### Description of the task
According to the abstract below, what methods were used to purify TmF?

═════ Extract provided ═════

Characterization of a new bradykinin-potentiating peptide (TmF) from Trimeresurus mucrosquamatus.

Abstract

A novel bradykinin-potentiating peptide (BPP), designated as TmF, has been purified to homogeneity from the venom of Trimeresurus mucrosquamatus by 70% cold methanol extraction, Sephadex G-15 gel filtration and reverse-phase high performance liquid chromatography (RP-HPLC). The amino acid sequence of TmF was determined to be pGlu-Gly-Arg-Pro-Leu-Gly-Pro-Pro-Ile-Pro-Pro (pGlu denotes pyroglutamic acid), which shared high homology with other BPPs. The molecular mass of TmF was 1.1107 kD as determinated by electrospray ionization-mass spectrometry (ESI-MS), which was in accordance with the calculated value of 1.1106 kD. The potentiating unit of TmF to bradykinin-induced (BK-induced) contraction on the guinea-pig ileum in vitro was (1.13 +/-0.3) unit (mg/L), and TmF (5.0 x10(-4) mg/kg) increased the pressure-lowering-effect of bradykinin (5.0 x10(-5 )mg/kg) with approximate descent value of (14 +/-2) mmHg. In addition, TmF inhibited the conversion of angiotensin I to angiotensin II, 2 x10(-3) mg of TmF caused 50% inhibition (IC(50)) of angiotensin- converting enzyme (ACE) hydrolyzing activity to bradykinin.

═════ Record excerpts ═════

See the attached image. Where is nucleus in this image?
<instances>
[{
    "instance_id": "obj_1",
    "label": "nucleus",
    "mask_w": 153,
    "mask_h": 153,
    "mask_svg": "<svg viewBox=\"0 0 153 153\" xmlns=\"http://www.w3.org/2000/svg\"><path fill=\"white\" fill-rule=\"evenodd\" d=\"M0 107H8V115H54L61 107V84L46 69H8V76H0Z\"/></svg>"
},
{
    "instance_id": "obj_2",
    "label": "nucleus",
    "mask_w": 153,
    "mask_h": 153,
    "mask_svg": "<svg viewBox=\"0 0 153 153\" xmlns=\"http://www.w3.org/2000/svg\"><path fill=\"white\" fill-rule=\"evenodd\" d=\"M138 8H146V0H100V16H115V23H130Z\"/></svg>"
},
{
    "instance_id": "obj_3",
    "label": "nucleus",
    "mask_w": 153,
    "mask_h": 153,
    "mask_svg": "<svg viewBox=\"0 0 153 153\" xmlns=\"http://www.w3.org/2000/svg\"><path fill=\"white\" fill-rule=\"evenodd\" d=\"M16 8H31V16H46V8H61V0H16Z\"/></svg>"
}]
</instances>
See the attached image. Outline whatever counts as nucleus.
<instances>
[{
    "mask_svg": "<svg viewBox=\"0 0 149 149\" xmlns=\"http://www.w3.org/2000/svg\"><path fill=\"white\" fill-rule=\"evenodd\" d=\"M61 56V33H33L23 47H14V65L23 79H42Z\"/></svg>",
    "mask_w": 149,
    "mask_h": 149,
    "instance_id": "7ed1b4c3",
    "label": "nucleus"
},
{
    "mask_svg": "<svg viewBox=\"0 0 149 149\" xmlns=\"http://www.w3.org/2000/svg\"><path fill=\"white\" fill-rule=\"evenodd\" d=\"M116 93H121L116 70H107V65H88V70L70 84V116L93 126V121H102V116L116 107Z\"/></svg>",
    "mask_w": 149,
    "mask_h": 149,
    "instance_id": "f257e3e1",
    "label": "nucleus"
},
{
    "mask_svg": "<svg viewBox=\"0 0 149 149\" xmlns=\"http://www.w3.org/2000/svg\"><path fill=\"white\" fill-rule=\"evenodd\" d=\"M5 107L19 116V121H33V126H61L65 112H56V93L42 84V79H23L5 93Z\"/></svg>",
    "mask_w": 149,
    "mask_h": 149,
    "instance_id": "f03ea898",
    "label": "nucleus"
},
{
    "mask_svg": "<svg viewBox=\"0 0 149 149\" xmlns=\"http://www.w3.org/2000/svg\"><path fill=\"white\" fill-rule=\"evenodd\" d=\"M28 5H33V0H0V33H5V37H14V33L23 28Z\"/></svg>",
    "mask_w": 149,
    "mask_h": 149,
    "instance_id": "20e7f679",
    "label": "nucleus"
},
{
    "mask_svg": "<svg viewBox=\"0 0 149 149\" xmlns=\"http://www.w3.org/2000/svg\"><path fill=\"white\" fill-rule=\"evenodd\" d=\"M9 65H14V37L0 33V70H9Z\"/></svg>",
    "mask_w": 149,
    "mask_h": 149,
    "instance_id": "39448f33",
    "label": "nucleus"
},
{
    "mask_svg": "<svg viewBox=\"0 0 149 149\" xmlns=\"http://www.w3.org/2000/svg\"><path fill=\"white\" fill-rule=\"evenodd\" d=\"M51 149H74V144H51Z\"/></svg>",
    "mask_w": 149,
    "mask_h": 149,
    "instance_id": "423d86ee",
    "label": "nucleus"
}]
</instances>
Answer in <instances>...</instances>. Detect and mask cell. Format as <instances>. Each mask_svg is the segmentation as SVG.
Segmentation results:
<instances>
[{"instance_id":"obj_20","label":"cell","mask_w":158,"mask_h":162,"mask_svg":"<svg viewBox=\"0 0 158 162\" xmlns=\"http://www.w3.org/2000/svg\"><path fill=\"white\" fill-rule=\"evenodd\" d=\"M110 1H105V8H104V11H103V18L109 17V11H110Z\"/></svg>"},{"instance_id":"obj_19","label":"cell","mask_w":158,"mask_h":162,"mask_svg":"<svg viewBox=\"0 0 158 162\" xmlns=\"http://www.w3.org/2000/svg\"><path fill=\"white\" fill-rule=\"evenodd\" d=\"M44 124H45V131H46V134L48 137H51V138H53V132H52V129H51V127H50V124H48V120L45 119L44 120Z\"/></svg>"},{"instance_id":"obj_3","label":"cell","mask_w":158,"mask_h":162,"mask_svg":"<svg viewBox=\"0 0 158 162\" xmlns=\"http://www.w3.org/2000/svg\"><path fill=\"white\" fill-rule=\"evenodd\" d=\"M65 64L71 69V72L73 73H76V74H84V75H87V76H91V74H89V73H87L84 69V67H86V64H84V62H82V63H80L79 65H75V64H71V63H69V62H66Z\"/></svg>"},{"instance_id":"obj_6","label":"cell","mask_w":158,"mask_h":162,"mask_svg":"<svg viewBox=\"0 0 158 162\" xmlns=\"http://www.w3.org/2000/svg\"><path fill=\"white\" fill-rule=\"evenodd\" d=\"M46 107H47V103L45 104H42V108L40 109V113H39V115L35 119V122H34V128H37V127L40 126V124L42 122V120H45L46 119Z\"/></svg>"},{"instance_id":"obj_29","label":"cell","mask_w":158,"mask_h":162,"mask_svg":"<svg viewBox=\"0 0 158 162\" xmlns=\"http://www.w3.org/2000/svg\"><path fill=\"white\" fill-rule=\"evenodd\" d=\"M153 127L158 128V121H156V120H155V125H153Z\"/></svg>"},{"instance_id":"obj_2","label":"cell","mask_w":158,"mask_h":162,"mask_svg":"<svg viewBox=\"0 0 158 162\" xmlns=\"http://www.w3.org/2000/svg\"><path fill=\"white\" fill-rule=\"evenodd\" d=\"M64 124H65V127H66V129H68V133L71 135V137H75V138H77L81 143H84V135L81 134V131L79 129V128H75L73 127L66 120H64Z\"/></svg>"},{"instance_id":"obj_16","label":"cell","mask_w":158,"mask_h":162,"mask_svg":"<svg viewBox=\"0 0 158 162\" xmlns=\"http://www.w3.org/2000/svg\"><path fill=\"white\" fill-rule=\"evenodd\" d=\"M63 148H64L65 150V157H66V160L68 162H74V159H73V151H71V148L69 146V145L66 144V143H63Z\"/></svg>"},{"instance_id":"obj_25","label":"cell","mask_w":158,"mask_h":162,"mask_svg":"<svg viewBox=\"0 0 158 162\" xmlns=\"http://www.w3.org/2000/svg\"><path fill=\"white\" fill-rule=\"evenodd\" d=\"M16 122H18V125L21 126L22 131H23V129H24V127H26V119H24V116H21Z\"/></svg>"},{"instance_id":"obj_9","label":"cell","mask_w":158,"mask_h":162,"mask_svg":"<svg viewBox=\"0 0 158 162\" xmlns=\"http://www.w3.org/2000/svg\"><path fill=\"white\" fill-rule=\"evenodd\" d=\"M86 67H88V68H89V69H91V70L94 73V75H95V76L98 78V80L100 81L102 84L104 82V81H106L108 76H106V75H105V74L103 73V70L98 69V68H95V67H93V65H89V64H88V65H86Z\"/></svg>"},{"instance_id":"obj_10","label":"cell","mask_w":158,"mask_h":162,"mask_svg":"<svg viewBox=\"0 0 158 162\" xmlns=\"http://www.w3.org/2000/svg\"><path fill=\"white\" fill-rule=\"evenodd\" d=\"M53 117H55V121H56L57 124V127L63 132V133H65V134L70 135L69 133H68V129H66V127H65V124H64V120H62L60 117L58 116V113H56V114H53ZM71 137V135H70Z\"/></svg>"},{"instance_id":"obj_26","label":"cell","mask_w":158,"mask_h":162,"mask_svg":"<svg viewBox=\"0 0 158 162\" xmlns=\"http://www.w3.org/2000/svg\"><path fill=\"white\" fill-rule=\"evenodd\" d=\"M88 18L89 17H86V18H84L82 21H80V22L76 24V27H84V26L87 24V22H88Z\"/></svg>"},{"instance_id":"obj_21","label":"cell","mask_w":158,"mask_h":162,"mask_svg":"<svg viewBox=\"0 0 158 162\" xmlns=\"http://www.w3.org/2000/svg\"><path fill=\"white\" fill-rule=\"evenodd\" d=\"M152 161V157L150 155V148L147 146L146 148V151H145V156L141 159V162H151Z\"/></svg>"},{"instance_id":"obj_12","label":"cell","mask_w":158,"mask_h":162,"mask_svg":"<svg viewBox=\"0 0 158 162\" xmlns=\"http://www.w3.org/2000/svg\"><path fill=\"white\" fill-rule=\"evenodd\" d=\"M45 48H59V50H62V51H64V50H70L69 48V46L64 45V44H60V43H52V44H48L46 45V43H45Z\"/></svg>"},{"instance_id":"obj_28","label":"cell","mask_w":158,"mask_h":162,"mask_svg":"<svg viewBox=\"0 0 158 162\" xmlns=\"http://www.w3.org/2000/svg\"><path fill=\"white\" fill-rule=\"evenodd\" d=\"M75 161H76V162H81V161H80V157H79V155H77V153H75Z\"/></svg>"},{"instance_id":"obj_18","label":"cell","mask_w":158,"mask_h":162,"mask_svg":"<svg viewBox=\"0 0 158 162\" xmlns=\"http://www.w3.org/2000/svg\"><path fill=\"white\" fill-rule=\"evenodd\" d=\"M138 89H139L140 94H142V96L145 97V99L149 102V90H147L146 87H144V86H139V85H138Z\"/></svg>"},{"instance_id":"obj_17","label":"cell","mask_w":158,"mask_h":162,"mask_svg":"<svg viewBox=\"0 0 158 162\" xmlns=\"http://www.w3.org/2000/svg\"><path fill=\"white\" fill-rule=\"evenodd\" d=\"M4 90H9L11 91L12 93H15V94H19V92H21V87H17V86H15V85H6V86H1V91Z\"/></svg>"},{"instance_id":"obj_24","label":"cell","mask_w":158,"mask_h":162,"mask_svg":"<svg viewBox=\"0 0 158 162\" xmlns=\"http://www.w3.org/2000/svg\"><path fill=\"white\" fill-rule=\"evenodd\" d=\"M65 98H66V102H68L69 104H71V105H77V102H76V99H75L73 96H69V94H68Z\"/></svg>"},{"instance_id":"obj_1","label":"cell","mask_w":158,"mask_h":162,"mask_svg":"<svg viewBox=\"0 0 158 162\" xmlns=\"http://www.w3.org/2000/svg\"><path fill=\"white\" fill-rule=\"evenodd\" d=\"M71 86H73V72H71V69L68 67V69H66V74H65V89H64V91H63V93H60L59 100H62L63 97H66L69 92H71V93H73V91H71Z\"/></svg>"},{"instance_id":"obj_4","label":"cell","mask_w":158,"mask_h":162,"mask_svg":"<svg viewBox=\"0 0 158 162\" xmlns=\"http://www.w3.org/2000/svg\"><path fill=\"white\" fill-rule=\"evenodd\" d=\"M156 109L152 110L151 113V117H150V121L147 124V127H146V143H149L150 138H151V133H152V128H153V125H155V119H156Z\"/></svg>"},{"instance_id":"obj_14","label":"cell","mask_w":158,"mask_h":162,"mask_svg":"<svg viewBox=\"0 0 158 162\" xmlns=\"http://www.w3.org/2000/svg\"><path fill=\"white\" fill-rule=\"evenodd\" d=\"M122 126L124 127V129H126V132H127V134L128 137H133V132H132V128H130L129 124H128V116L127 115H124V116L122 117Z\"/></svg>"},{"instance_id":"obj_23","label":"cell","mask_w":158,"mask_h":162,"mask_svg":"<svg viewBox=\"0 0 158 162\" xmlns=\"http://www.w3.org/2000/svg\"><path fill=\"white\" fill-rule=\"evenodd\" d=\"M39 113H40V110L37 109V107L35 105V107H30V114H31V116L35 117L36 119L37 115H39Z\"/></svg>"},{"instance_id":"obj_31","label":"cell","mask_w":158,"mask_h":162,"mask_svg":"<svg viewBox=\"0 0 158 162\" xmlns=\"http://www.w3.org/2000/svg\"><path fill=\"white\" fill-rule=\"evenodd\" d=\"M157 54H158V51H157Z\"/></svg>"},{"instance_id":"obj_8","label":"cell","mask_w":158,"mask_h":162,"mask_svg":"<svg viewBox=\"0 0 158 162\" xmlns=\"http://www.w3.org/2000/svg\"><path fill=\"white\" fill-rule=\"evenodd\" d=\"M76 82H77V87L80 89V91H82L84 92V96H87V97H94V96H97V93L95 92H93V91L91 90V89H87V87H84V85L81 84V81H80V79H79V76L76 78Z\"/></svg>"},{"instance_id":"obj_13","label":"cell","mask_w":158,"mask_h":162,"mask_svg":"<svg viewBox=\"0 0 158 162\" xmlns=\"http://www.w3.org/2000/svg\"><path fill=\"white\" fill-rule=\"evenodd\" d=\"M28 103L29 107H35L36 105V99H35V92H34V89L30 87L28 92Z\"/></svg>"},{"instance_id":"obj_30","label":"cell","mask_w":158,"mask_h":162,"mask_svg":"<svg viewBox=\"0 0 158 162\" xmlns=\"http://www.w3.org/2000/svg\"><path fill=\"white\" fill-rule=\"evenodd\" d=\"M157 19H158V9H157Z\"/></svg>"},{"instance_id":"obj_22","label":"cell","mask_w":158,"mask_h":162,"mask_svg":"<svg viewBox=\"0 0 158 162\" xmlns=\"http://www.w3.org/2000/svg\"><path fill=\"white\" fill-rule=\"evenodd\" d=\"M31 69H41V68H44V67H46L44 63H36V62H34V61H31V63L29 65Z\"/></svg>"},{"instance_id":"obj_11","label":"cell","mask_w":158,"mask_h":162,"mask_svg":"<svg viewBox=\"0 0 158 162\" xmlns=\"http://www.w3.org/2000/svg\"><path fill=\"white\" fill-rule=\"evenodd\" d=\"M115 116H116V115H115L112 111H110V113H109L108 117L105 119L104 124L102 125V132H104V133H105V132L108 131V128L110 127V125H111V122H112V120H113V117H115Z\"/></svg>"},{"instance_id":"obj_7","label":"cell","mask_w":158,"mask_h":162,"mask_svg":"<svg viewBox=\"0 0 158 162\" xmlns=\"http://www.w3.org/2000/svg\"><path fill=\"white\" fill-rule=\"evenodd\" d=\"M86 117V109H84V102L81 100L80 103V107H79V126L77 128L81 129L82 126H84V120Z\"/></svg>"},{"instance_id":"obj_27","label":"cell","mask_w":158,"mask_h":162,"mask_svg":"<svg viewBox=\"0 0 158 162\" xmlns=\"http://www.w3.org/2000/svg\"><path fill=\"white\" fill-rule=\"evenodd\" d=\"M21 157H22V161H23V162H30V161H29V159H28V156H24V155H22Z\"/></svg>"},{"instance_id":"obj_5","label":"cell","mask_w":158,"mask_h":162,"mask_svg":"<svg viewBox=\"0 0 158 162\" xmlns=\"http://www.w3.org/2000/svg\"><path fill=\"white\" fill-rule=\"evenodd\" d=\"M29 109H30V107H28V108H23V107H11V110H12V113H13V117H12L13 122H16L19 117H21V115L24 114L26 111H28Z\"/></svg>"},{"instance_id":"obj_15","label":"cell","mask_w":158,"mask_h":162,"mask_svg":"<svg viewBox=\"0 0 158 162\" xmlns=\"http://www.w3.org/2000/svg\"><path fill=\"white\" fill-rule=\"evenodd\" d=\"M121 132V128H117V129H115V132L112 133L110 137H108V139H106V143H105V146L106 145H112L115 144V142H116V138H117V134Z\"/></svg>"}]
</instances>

═════

### Output
70% cold methanol extraction, Sephadex G-15 gel filtration, and reverse-phase high performance liquid chromatography (RP-HPLC).